(Records contained in a dataset)
===============

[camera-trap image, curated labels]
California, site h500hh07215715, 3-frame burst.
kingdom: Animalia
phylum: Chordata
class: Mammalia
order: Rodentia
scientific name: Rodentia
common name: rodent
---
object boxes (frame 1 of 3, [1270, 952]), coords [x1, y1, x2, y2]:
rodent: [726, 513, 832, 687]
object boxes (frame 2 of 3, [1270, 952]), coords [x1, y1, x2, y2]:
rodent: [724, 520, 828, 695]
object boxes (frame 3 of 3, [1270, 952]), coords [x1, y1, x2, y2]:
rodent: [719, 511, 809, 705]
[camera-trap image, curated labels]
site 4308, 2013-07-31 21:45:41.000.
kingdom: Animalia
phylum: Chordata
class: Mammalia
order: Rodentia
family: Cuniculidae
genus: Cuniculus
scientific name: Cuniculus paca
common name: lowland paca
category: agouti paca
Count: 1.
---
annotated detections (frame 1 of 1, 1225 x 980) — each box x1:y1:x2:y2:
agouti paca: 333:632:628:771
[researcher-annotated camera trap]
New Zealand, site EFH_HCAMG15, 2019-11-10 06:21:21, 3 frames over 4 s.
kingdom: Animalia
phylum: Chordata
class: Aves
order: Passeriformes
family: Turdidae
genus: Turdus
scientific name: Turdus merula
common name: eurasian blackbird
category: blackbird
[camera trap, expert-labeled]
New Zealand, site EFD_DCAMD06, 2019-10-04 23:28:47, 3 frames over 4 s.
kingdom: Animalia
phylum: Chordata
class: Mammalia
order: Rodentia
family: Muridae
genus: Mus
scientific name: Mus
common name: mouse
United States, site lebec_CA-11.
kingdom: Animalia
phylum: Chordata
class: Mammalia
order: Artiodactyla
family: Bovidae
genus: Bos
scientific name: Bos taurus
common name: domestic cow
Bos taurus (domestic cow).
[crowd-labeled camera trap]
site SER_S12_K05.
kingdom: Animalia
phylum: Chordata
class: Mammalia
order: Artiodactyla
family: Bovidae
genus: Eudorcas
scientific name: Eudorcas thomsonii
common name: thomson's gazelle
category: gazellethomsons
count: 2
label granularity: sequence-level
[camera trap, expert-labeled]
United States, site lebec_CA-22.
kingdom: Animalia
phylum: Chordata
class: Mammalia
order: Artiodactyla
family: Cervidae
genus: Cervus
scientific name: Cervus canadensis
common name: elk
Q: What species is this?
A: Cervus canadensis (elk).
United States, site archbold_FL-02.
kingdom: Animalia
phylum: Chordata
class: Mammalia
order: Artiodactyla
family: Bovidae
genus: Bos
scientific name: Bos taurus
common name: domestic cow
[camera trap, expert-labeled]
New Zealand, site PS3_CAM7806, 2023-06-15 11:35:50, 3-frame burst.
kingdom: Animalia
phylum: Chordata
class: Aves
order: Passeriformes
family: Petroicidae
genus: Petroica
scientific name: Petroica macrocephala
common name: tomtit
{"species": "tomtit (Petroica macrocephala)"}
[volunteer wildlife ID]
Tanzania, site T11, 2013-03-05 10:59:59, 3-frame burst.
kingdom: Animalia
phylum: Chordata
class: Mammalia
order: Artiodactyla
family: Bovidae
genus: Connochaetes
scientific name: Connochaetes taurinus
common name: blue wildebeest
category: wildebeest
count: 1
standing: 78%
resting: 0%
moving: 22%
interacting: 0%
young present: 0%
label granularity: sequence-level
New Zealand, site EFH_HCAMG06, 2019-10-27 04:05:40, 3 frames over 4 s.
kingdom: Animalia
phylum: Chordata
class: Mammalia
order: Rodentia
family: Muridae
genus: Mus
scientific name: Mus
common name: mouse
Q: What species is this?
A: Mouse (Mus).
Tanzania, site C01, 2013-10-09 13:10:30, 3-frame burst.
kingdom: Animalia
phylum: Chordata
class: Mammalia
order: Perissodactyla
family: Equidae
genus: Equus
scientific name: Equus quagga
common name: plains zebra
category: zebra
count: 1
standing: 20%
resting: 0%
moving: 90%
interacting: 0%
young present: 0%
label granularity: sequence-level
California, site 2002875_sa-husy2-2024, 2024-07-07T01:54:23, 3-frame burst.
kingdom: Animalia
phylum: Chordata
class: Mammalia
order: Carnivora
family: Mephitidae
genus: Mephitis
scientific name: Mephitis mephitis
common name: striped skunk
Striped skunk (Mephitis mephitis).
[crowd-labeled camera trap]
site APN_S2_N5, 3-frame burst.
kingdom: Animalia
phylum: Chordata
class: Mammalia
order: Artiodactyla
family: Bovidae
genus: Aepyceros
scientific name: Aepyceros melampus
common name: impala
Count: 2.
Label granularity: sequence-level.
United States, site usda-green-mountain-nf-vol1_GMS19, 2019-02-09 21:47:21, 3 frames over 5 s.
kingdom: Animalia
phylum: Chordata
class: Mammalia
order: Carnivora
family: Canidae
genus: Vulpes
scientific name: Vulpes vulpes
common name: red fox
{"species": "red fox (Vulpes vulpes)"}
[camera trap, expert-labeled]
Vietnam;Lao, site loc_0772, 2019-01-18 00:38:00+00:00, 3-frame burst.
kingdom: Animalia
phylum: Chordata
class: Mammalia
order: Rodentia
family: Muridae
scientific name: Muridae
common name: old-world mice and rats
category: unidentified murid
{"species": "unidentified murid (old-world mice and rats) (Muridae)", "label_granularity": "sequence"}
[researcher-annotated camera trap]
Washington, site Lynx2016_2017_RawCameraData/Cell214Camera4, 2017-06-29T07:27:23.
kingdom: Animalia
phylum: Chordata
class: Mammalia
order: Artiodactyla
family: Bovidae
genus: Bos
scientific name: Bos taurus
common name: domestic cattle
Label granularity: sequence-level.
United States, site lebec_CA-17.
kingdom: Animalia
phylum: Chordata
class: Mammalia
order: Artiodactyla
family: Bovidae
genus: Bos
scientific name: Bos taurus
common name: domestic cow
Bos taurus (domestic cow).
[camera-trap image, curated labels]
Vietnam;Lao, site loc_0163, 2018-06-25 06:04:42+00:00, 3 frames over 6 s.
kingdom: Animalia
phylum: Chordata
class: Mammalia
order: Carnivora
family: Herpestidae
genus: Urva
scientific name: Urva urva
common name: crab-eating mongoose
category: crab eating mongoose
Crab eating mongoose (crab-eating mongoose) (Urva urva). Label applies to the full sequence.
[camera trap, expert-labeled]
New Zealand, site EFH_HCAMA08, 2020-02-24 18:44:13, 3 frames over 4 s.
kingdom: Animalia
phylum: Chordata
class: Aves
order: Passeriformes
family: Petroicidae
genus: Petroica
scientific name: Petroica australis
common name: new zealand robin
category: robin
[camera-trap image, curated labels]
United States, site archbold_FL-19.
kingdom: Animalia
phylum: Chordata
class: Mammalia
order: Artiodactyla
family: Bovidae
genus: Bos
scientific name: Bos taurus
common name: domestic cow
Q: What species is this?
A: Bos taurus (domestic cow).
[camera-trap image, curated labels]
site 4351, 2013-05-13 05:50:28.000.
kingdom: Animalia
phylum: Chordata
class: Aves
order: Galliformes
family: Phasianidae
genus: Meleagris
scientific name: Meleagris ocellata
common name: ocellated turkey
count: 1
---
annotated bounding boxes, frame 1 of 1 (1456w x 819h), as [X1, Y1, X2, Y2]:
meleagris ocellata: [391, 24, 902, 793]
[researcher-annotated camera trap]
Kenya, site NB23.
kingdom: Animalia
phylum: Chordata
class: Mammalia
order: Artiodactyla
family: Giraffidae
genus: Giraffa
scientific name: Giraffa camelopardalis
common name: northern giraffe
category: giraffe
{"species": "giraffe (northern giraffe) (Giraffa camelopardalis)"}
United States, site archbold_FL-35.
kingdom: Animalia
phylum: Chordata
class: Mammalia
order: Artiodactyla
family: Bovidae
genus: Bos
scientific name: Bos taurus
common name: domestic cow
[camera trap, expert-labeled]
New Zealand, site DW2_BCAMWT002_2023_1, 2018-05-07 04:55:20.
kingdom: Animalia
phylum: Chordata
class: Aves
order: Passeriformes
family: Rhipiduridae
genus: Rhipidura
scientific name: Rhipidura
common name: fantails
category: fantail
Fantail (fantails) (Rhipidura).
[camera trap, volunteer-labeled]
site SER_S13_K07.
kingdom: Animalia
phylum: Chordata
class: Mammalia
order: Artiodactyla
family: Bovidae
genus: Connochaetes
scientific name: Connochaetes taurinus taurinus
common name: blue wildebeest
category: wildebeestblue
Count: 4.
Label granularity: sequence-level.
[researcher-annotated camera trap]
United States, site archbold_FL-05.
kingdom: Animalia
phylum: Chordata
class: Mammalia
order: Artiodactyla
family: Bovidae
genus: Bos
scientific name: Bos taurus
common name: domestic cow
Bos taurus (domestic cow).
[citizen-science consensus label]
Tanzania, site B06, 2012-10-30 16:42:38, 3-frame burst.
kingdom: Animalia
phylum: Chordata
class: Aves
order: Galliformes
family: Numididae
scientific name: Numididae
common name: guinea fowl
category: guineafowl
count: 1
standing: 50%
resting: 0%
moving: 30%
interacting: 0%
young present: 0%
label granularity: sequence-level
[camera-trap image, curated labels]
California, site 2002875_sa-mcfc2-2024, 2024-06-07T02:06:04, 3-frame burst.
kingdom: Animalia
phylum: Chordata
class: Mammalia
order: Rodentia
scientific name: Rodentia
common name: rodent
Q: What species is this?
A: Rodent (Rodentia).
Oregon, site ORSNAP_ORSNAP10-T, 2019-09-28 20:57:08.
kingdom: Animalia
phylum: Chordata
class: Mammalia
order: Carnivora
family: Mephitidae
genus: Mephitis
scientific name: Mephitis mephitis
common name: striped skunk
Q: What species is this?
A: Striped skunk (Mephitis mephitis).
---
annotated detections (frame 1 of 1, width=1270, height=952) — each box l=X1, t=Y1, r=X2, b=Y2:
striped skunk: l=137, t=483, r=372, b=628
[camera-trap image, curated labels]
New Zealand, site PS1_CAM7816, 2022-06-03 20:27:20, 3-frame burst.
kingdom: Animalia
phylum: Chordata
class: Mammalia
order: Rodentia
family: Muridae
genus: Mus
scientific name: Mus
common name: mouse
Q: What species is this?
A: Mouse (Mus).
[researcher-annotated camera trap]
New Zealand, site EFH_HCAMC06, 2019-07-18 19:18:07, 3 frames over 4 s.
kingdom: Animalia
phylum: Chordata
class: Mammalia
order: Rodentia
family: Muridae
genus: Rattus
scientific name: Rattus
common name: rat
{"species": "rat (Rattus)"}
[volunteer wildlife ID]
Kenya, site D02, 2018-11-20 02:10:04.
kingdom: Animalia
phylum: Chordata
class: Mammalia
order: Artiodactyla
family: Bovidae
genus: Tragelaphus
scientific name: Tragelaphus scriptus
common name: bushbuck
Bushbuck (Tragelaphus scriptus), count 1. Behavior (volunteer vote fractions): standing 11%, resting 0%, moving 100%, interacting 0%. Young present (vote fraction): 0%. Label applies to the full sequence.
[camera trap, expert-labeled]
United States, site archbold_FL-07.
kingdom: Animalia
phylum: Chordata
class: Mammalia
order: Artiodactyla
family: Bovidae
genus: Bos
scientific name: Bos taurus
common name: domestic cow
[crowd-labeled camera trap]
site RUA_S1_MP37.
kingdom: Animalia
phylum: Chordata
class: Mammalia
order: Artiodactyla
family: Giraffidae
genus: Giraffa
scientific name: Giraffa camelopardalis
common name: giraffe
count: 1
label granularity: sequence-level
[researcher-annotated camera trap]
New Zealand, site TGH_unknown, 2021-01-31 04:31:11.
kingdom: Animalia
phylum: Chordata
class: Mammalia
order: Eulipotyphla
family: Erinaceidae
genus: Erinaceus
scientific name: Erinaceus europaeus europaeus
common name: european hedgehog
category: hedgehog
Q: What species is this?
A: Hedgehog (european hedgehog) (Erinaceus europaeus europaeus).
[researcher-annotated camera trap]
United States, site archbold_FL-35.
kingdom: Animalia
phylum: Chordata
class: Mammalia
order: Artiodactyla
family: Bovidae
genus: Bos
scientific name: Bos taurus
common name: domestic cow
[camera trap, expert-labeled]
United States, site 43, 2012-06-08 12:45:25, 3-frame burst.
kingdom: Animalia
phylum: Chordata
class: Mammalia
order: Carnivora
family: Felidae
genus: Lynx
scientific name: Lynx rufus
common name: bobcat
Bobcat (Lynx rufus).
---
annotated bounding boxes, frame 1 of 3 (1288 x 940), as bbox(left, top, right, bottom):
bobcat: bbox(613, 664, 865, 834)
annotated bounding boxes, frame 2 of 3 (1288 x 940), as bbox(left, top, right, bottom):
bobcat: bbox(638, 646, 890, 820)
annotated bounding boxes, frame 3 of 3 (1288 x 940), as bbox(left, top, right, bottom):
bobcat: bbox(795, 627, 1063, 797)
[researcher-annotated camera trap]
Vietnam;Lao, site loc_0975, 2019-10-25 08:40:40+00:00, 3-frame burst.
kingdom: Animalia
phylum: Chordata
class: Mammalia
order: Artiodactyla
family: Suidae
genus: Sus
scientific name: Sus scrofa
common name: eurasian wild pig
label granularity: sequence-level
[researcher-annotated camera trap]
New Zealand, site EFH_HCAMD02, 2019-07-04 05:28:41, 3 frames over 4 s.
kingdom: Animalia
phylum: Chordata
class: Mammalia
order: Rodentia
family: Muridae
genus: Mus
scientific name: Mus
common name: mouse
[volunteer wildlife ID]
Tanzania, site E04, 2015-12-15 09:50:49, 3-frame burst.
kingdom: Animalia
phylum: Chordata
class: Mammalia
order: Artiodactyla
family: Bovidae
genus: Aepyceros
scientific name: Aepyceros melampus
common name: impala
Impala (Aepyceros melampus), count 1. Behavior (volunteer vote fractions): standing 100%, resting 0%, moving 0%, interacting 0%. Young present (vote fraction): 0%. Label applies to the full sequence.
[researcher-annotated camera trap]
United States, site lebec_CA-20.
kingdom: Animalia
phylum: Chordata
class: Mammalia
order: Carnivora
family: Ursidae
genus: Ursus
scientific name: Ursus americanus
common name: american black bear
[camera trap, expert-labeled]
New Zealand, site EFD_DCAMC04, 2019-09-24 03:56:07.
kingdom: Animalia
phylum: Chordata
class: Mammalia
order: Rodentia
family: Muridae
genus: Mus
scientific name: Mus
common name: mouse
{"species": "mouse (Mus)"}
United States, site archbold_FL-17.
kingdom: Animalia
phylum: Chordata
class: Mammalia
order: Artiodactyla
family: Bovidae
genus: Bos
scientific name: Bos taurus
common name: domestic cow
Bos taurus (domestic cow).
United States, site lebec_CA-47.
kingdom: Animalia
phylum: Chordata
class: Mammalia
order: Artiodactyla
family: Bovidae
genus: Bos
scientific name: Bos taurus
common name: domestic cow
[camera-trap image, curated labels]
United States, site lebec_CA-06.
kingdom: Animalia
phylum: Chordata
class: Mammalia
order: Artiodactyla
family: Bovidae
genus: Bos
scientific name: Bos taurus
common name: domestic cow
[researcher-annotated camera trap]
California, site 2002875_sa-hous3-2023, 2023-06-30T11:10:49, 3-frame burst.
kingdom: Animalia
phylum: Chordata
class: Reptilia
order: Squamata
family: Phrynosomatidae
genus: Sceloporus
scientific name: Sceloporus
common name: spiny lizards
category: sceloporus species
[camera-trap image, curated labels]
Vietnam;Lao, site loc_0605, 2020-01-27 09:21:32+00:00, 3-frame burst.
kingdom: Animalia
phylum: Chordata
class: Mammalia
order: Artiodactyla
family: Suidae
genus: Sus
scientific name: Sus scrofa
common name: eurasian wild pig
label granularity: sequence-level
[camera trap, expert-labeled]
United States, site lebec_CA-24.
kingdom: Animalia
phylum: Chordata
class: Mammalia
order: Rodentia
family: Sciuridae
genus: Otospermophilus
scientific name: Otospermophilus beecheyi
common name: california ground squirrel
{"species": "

===============

**EXERCISE DETAILS**
Which lines above contain the word "rats"? List them.

**TASK RESPONSE**
common name: old-world mice and rats
{"species": "unidentified murid (old-world mice and rats) (Muridae)", "label_granularity": "sequence"}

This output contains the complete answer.